Hacker News new | ask | show | jobs
by leonth 3702 days ago
I am not a doctor, but I do have several practical defenses (I don't want to go through political ones).

There are many business processes in the healthcare field, and the impact and ease of imposing checklists will be naturally very different for each:

* Diagnosis and treatment protocols / pathways - these span long periods of time (days to months), any checklist will probably be quite complex and redundant to the already existing longitudinal case notes.

* Procedures (like surgeries) - some parts like preparation can be subject to checklist. But the procedure itself may need >= 2 clean hands and good concentration, thus glancing over checklists multiple times during procedure, or worse attempting to tick off stuff might cause more harm than good. (don't tell me to add one more guy there - we need him to save another patient, and google glass is dead for now)
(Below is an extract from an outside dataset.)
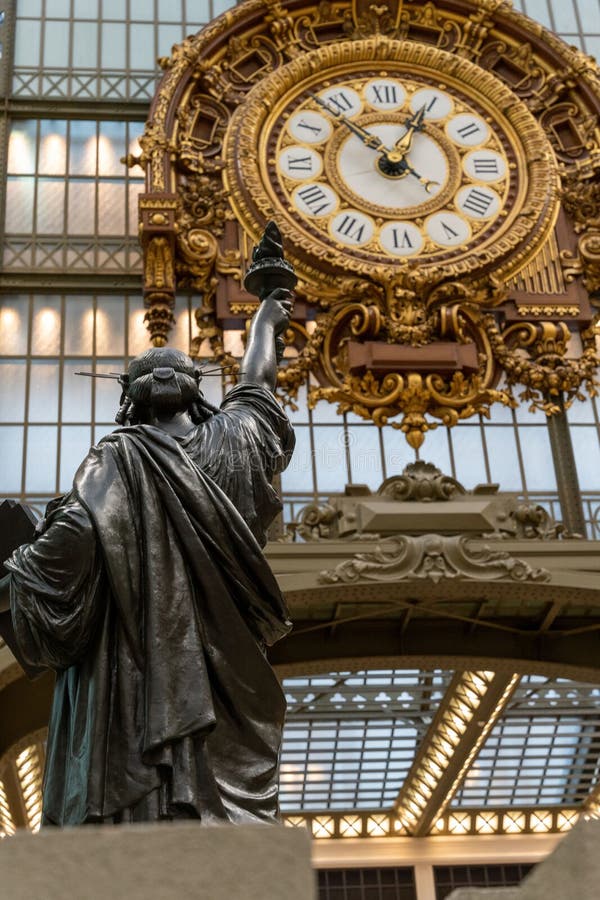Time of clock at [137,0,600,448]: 12:52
* Processes related to ordering, dispensing, and administering medicines: there are probably tens/hundreds of thousands of these processes happening in a hospital at any given day. If a checklist introduces speed penalty it will be rather burdensome for the facility (and patients too). Furthermore, an equivalent of a checklist (e.g. refusing to proceed unless certain required fields are filled) has usually been codified in the hospital systems being used. Also, I feel that adding a checklist for something that you do hundreds of times a day, will not achieve anything, because the muscle memory will take over - you will just do things as per usual and sign off "all done" on the checklist, because you always do them all the time whether you remember or not, right?

4 comments

Surgical nurses can handle the checklists. Of course the surgeon himself will not be ticking boxes.
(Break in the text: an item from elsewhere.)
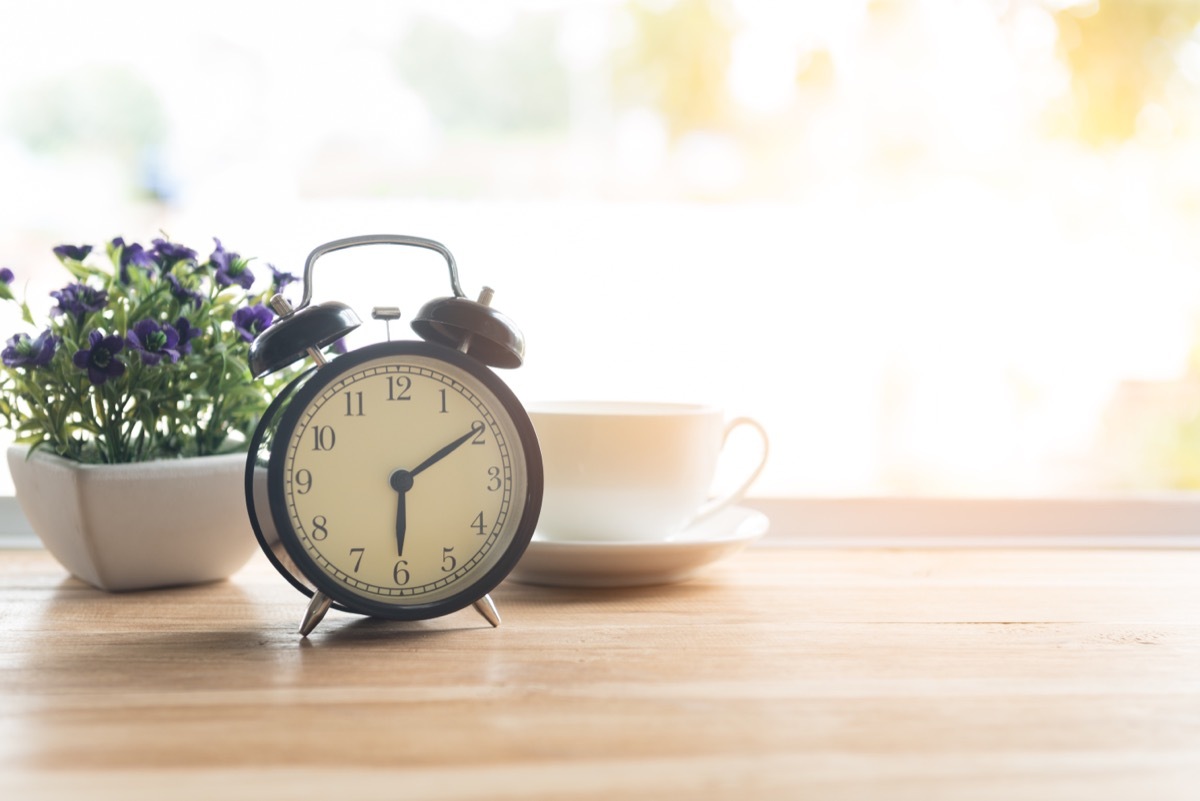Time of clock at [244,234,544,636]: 6:09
Analogous: in a multi-crew aircraft, one pilot is flying, the other is managing/monitoring (including the checklists).

>>>Diagnosis and treatment protocols / pathways

Even with what you say, clinical decision support(which can be viewed as an automated system of double checking) have shown to lead to better care.

I completely agree, although the attitude at facilities where this has been done extensively is always "how can we reduce the alert/popup/notification burden" because it always invariably slows things down and annoys people. And after a while the muscle memory stuff comes in as well - a typical alert can pop up tens of times a day with very high false positive rate.

An automated "checklist generation" is easy via subscription to data vendors, whereas manual curation takes years (even when only codifying best practices). And we can't just have one set of alerts for the world because everyone's (patient demographics, risk appetite, clinical sophistication level, computer skills, political situation) is different.

>> And after a while the muscle memory stuff comes in as well - a typical alert can pop up tens of times a day with very high false positive rate.

Do the best tools able to solve this in a satisfactory manner(the tool issue, the organizational issue) ? How ?

>> whereas manual curation takes years (even when only codifying best practices)

Can't this be done in parallel ? and why are resources an issue for such an important thing with a clear health ROI and maybe financial ROI ?

> Do the best tools able to solve this in a satisfactory manner(the tool issue, the organizational issue) ? How ?

The best solution is I believe relentless continuous manual curation, which is discussed below. Automated tools are rather frowned upon in this area because I don't think there is any that is good enough until everyone is comfortable to rely on the black box.

> Can't this be done in parallel ? and why are resources an issue for such an important thing with a clear health ROI and maybe financial ROI ?

It definitely can be done in parallel. It takes years mainly due to political issues - like doctors arguing against each other which treatment/alert/option is the best, doctors/nurses/pharmacists arguing against each other who needs to look out for certain alerts, etc. We are not talking about tens of alerts, the number usually comes up to thousands.

Resource is an issue here because the best people to manually curate are the healthcare professionals themselves, but they are usually, you know, treating patients, so they are hard to find on their desks. And as mentioned elsewhere, the industry is highly hierarchical, so a bunch of minions can propose changes to alerts but everything needs to go to some higher authorities because the stakes are too great. Sometimes this "higher authority" does not decide without a formal consultation with some other authority. (nobody wants to be blamed if an error happens because the hospital just removed a perceived low-quality alert a week ago)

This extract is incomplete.